From: Stephen Berman
Subject: Re: misbehavior in shell window with ksh
Date: Tue, 02 May 2017 14:35:44 +0200
User-agent: Gnus/5.13 (Gnus v5.13) Emacs/26.0.50 (gnu/linux)

On Tue, 02 May 2017 12:03:54 +0300 Eli Zaretskii <address@hidden> wrote:

>> From: Stephen Berman <address@hidden>
>> Cc: address@hidden,  address@hidden
>> Date: Mon, 01 May 2017 17:52:31 +0200
>> 
>> > Can you show the backtrace for the invocation of comint-output-filter?
>> 
>> After `M-o' in the recipe I did `M-: (debug-on-entry
>> 'comint-output-filter) RET' (when I tried `M-x debug-on-entry RET' the string
>> "> " was then inserted into the *shell* buffer).  This showed this backtrace:
>> 
>>    Debugger entered--entering a function:
>>    * comint-output-filter(#<process shell> "> ")
>> 
>> I typed `q' then proceeded with `M-0' from the recipe, which produced
>> the same backtrace.  Why isn't the caller of comint-output-filter shown?
>
> What if you step into comint-output-filter with Edebug (as you already
> seem to have a way of doing that), then type 'd' to produce a
> backtrace?  Does that show who called comint-output-filter?

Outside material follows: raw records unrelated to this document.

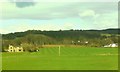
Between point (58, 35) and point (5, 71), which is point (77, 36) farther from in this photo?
point (5, 71)

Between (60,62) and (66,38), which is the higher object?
(60,62)

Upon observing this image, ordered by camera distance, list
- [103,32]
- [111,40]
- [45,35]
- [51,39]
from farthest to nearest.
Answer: [45,35] < [51,39] < [103,32] < [111,40]

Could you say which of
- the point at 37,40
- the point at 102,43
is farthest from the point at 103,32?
the point at 37,40

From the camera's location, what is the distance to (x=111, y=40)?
9800 cm

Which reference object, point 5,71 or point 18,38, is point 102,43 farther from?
point 5,71

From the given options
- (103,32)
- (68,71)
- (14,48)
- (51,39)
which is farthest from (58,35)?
(68,71)

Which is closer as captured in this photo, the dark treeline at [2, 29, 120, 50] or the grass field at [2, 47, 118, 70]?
the grass field at [2, 47, 118, 70]

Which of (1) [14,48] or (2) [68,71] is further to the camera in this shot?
(1) [14,48]

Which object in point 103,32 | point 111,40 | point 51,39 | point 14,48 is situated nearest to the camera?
point 14,48

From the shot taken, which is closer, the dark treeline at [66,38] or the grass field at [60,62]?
the grass field at [60,62]

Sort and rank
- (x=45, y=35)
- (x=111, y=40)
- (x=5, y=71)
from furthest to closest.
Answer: (x=45, y=35) < (x=111, y=40) < (x=5, y=71)

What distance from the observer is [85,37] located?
395 feet

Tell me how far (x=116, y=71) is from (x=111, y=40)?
7922 centimetres

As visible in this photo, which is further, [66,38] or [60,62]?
[66,38]
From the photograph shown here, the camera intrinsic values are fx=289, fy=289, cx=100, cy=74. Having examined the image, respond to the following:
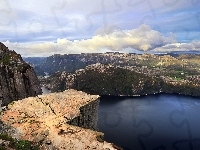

Unfortunately not.  FTR: I instrumented comint-output-filter for Edebug
and started the recipe.  On entering `ksh RET' at the shell prompt,
Edebug took control and I typed `d' and got this backtrace:

  comint-output-filter(#<process shell> "address@hidden:/home/steve> ")

I typed `q' and continued with the recipe, and at `C-x 0' (M-o and M-0
above were typos) Edebug again took over, and `d' produced this
backtrace:

  comint-output-filter(#<process shell> "> ")

> It could be that it is called by the process-filter mechanism, which
> is in C.  But what we want to know is where does the 2nd arg of
> comint-output-filter comes from, and why.

If you can advise me what to try in gdb, I can do that.  I did try
setting a breakpoint at Fprocess_filter but subsequently typing `C-x 0'
did not stop execution (but did result in "> " getting inserted).